## Kısa görev
"Anlamlar" başlıklı yazının "Öylece bir yaşanmışlığın" ile başlayıp "derinlerine inerdi onlar." ile biten kısmını, "boşlukta" yerine "karanlıkta" koyarak yeniden yazın.

## Kaynak metin
*****
BAĞLANTILAR

12 Ekim 2014 Pazar

Anlamlar

Ne yazmalı, neyin üzerinde durmalı derken her şeyin birbirinin içinde yükselip alçaldığı hiçlik döngüsü hissedilir oldu. Kendi kendine, kendi içinde bir yok oluşun oluşmasıydı belki. Belki de hiçbir şey. Bazı zamanlar olur, birden ağırlık çöker bünyelere. Tüm perdeler kapanır. İçeride kalabalıklar olur. Kemiren, çarpışan, dağılan, yok olup tekrar gelen... Onlar yerinizi alır.

Öylece bir yaşanmışlığın ardındaki kayboluşun bütün ağırlığı gelir oturur bir boşlukta. Azlığının ya da çokluğunun önemi yoktur, bir şekilde gelir. İçeride var olan deniz akmaya başlamışsa bir kere, hep aynı akar olur. Kalabalıklar burada savaşırdı. Boğulduğu denize akan ne varsa, hangi yol varsa hepsini açıp daha da çıkmazın derinlerine inerdi onlar.

İçte var olan bu savaşta, benliğin tüm sisteminin değişim aşamasına girmesi kaçınılmazdır. Artık içerideki anlamlarla, gerçek hayattaki anlamlar uyuşmazdır. Sonra öyle zamanlar yaşanır ki, tüm kelimeler, cümleler anlamlarını yitirir. Anlamı bilinen her şey anlamsız olmaya başlar. Sorgulanır ve sorgulanmaz, her iki türlü de anlamlar erir kendi içinde. İçinden geçilen her koridor farklı bir boyuta çıkar olur. Gerçek, düşkurgusundaki anlamlarla iç içe geçmeye başlar.
*****
(Uzamsal bir soru kümesinden kayıtlar)
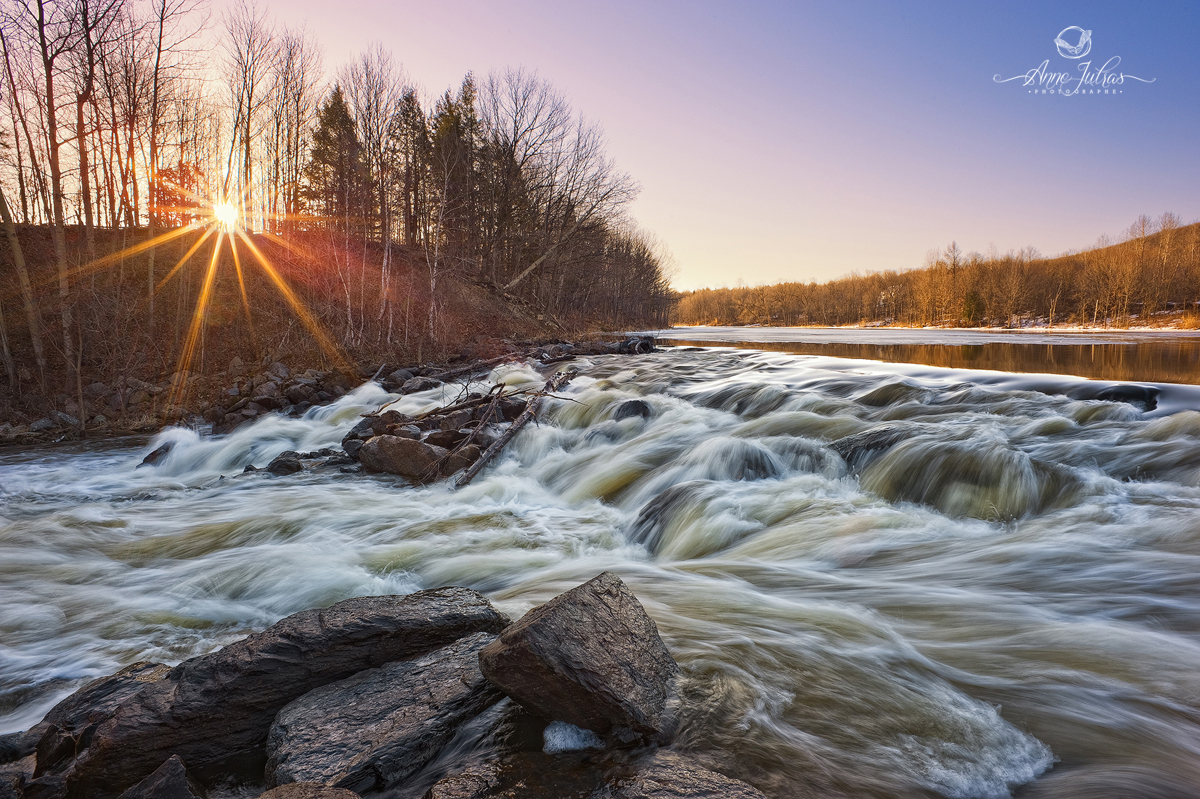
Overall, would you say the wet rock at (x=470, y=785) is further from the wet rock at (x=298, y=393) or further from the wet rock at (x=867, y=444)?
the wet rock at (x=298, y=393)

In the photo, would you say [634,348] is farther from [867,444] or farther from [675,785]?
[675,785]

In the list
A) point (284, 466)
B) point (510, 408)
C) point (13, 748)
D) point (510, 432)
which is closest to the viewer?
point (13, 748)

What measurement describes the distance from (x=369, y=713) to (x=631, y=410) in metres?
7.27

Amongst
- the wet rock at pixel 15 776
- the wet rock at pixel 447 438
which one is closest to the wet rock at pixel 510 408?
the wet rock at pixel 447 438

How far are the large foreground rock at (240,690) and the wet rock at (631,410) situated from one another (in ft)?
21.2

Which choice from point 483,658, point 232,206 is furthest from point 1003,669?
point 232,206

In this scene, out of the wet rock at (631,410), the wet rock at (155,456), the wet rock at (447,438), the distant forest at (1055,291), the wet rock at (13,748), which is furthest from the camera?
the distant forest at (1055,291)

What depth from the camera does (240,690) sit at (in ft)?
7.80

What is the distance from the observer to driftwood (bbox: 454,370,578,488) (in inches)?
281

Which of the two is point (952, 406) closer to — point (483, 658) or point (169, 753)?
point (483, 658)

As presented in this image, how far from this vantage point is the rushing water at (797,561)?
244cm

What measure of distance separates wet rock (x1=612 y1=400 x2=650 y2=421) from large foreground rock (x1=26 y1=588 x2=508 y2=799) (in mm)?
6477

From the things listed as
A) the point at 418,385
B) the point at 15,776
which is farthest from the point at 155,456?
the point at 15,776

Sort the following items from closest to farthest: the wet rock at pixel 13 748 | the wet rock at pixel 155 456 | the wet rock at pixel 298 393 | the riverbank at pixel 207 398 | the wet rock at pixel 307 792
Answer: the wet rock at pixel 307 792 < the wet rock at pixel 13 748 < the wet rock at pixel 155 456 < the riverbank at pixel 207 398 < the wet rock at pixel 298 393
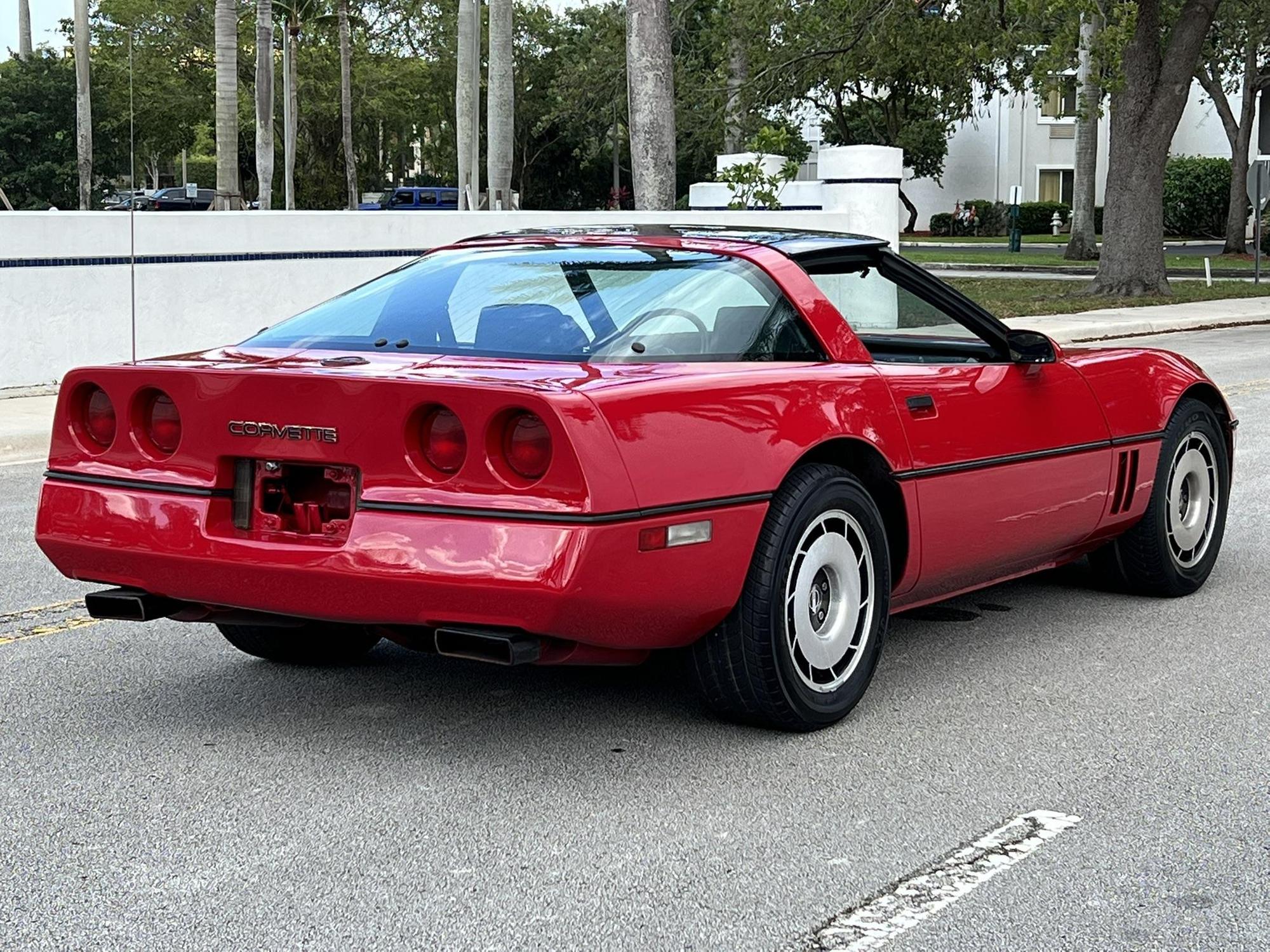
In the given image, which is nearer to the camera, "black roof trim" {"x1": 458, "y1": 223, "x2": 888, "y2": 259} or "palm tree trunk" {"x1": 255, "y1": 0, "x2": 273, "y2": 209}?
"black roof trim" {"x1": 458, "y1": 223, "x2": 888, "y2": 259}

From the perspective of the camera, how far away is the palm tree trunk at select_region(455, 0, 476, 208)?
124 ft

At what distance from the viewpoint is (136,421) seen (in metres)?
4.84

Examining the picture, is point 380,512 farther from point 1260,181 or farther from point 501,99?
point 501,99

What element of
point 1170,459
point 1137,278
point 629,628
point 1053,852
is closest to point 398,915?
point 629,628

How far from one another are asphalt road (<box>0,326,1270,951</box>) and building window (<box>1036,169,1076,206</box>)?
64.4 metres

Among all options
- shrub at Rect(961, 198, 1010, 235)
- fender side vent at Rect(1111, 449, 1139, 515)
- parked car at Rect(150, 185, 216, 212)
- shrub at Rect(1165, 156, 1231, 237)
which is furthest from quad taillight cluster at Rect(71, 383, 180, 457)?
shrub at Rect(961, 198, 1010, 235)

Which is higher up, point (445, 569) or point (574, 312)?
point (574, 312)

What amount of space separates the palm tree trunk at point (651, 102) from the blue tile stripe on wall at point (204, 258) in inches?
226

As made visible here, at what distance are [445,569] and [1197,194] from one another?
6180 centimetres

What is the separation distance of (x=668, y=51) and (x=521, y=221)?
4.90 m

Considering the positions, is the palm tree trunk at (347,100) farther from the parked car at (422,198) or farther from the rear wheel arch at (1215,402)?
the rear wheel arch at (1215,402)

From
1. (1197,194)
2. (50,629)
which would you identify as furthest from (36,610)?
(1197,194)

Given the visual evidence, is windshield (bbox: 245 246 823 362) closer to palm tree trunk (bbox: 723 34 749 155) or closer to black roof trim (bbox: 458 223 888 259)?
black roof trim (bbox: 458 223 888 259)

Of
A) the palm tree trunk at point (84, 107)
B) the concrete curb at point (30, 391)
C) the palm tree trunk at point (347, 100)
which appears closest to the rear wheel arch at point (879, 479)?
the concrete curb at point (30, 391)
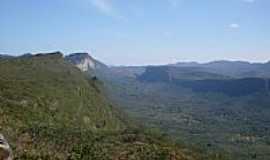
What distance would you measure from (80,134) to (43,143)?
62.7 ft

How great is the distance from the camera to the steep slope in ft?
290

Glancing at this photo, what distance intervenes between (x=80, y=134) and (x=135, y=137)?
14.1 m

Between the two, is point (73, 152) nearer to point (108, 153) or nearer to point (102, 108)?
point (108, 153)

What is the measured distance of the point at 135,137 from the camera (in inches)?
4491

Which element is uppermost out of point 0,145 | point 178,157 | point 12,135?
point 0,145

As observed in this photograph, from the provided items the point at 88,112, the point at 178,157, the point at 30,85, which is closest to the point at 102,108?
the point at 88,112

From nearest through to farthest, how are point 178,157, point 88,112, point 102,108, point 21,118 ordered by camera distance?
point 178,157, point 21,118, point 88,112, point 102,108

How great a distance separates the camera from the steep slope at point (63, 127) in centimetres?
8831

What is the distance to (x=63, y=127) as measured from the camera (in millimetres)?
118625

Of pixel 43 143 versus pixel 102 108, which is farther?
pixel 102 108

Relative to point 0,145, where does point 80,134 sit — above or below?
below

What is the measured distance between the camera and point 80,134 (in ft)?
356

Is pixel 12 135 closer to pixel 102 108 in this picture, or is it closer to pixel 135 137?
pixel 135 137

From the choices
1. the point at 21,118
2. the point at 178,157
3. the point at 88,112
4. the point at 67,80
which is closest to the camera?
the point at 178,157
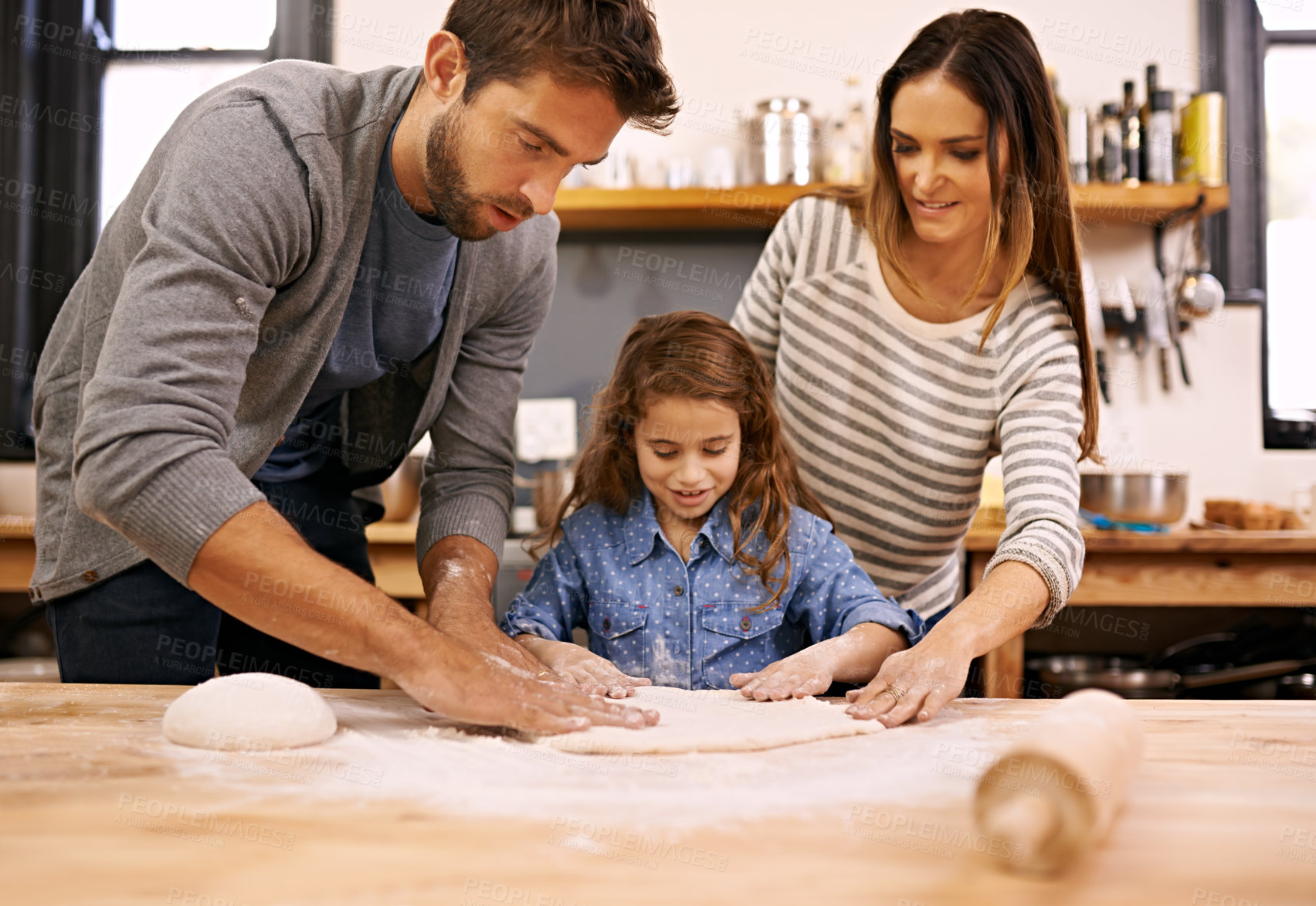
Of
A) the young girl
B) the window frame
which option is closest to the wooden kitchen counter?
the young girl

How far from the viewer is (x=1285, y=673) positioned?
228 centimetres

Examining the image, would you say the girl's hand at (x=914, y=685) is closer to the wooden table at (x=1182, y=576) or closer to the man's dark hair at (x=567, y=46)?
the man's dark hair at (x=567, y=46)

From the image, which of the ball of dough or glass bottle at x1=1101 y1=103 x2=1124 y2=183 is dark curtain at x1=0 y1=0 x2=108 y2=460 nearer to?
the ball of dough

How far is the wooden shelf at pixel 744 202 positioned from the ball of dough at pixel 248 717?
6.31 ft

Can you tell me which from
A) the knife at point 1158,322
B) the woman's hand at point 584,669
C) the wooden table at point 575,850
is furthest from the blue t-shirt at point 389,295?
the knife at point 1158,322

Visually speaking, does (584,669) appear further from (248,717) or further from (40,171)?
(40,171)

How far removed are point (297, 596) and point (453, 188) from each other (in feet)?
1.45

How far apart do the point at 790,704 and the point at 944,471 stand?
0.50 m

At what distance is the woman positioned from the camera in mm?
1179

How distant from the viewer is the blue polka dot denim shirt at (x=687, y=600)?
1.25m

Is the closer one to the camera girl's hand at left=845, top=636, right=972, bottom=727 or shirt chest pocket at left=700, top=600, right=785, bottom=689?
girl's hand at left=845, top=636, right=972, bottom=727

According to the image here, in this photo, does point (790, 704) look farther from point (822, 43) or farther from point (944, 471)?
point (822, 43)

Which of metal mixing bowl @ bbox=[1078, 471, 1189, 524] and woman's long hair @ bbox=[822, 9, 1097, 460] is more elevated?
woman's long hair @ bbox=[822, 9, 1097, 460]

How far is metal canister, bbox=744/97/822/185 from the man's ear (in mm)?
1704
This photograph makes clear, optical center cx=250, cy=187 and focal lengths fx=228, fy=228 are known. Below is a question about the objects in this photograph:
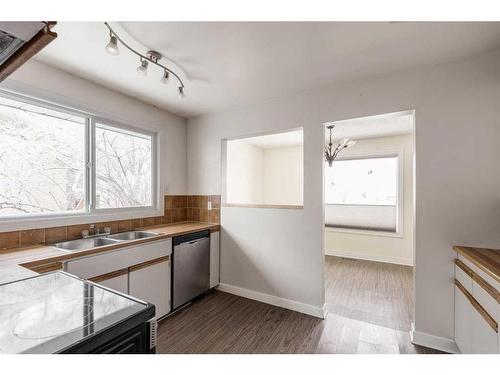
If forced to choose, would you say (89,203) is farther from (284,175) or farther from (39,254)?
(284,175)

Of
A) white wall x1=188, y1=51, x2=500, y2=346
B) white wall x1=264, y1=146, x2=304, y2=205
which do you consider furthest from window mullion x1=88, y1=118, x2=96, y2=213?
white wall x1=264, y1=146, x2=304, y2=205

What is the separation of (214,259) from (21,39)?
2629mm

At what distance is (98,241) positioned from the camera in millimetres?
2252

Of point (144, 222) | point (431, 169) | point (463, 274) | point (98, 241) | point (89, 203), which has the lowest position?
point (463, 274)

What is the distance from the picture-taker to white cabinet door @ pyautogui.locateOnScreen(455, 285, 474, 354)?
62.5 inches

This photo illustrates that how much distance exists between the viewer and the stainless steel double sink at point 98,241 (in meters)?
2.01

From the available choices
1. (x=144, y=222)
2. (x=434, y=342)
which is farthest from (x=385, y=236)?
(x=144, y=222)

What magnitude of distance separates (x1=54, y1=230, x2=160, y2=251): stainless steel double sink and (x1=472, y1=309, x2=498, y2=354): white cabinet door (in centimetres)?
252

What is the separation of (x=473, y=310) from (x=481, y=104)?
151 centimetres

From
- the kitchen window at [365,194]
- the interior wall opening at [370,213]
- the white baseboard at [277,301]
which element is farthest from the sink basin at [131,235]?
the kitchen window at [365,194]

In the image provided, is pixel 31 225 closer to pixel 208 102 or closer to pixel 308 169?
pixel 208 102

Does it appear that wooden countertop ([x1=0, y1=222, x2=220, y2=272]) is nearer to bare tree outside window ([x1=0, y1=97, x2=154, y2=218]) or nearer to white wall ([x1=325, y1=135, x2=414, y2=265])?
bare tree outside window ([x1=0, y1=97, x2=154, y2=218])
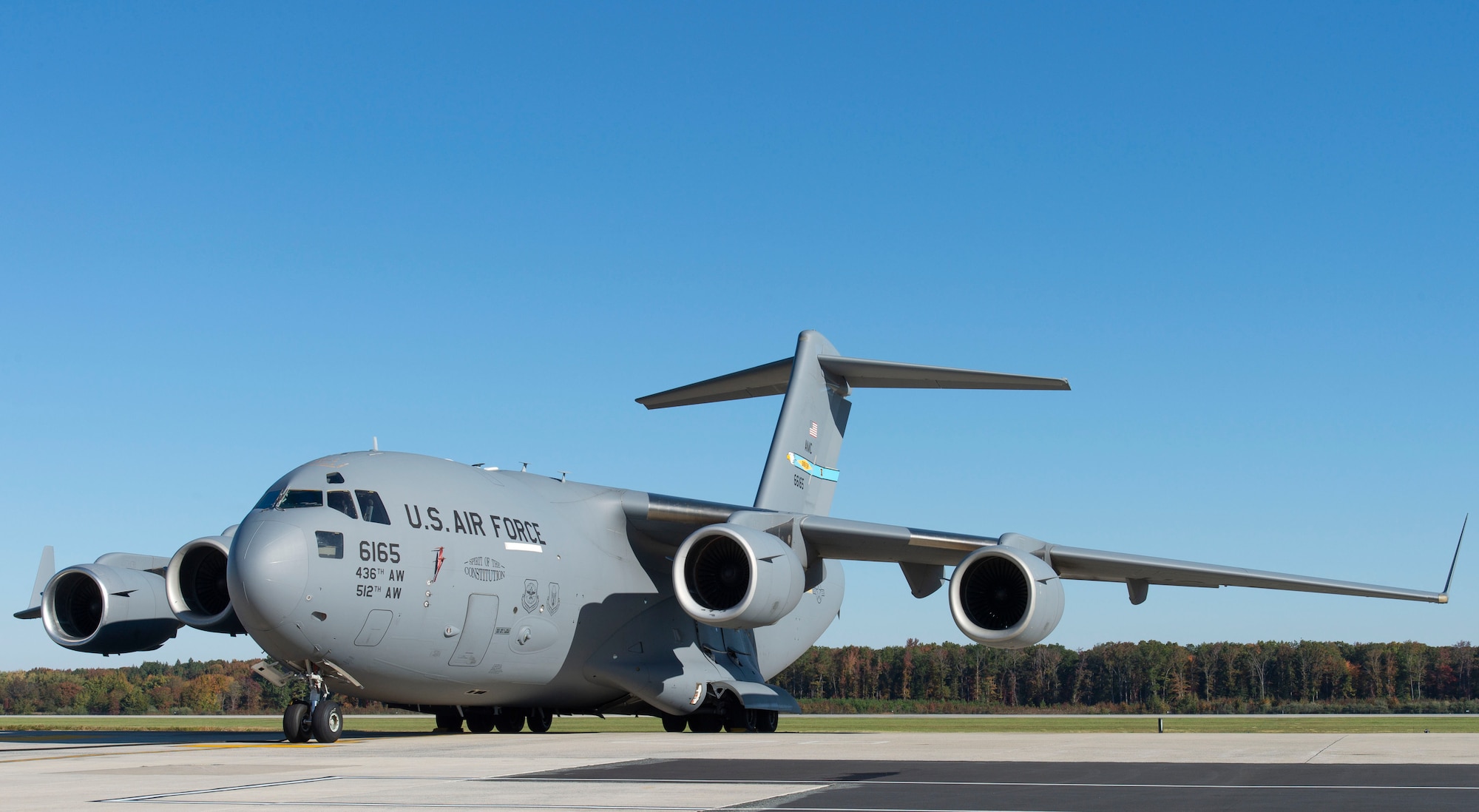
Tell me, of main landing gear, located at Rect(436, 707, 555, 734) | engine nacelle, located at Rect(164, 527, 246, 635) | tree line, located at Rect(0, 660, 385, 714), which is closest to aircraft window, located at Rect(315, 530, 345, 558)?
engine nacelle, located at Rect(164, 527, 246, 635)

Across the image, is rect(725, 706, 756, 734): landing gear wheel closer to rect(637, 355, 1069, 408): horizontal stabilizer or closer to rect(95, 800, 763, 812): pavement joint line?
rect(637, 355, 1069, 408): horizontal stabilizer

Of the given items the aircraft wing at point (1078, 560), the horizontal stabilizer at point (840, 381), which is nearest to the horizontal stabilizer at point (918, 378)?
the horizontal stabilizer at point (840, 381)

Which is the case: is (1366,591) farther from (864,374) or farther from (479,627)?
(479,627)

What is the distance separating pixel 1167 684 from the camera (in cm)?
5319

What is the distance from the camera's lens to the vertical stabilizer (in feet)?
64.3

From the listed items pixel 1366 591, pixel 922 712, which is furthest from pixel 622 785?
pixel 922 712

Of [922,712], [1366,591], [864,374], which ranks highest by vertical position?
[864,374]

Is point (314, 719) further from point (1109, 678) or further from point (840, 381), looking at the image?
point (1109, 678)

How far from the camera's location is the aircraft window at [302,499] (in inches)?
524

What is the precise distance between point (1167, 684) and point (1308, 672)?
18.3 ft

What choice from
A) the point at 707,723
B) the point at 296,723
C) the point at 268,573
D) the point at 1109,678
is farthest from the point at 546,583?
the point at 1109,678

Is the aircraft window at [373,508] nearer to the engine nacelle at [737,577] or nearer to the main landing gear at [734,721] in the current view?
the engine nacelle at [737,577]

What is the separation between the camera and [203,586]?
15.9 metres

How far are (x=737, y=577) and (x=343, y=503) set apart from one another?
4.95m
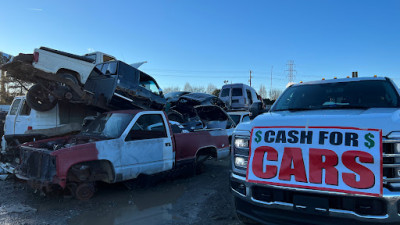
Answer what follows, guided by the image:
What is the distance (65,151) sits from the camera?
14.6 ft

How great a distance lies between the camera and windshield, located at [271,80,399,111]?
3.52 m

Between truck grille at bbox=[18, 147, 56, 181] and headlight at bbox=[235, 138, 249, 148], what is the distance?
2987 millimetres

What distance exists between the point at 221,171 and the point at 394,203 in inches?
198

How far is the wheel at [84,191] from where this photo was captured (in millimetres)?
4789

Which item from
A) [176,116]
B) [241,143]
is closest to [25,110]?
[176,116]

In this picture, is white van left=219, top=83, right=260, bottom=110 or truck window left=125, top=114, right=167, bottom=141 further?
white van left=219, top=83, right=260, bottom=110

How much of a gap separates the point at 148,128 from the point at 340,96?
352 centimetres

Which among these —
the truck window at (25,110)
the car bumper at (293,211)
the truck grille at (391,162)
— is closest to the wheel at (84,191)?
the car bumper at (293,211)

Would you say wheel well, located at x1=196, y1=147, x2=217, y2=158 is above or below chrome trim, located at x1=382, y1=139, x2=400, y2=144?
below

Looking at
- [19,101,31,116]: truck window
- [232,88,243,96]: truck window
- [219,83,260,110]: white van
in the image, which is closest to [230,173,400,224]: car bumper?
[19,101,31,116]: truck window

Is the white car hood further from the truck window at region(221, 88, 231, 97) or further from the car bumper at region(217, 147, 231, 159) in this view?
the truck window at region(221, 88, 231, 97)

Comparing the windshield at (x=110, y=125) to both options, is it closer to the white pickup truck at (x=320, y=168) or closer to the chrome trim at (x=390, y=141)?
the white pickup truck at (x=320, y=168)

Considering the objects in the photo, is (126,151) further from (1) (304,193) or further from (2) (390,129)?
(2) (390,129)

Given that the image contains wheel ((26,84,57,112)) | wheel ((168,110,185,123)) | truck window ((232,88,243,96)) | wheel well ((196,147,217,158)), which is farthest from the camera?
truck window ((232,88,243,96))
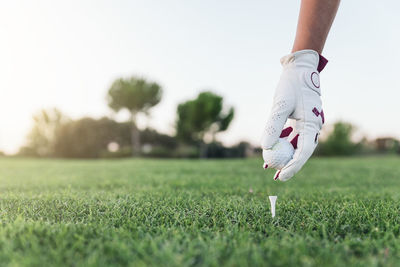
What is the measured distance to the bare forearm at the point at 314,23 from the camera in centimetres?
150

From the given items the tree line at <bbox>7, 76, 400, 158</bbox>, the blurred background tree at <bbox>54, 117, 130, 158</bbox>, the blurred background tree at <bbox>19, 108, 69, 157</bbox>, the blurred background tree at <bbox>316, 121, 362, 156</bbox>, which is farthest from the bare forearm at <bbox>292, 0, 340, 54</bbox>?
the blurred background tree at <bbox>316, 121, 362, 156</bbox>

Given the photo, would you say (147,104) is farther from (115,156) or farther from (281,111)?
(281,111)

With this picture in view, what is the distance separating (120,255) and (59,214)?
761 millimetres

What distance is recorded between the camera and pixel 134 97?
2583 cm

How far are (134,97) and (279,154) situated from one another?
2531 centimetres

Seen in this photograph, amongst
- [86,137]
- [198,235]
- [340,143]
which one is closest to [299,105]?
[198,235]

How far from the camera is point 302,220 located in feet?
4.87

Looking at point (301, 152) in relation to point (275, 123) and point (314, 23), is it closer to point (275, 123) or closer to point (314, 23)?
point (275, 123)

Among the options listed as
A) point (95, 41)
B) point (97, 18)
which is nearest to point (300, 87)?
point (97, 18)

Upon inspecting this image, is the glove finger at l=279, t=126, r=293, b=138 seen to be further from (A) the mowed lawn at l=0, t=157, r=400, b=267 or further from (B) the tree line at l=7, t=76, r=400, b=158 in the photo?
*****
## Alıştırma çözümü
Öylece bir yaşanmışlığın ardındaki kayboluşun bütün ağırlığı gelir oturur bir karanlıkta. Azlığının ya da çokluğunun önemi yoktur, bir şekilde gelir. İçeride var olan deniz akmaya başlamışsa bir kere, hep aynı akar olur. Kalabalıklar burada savaşırdı. Boğulduğu denize akan ne varsa, hangi yol varsa hepsini açıp daha da çıkmazın derinlerine inerdi onlar.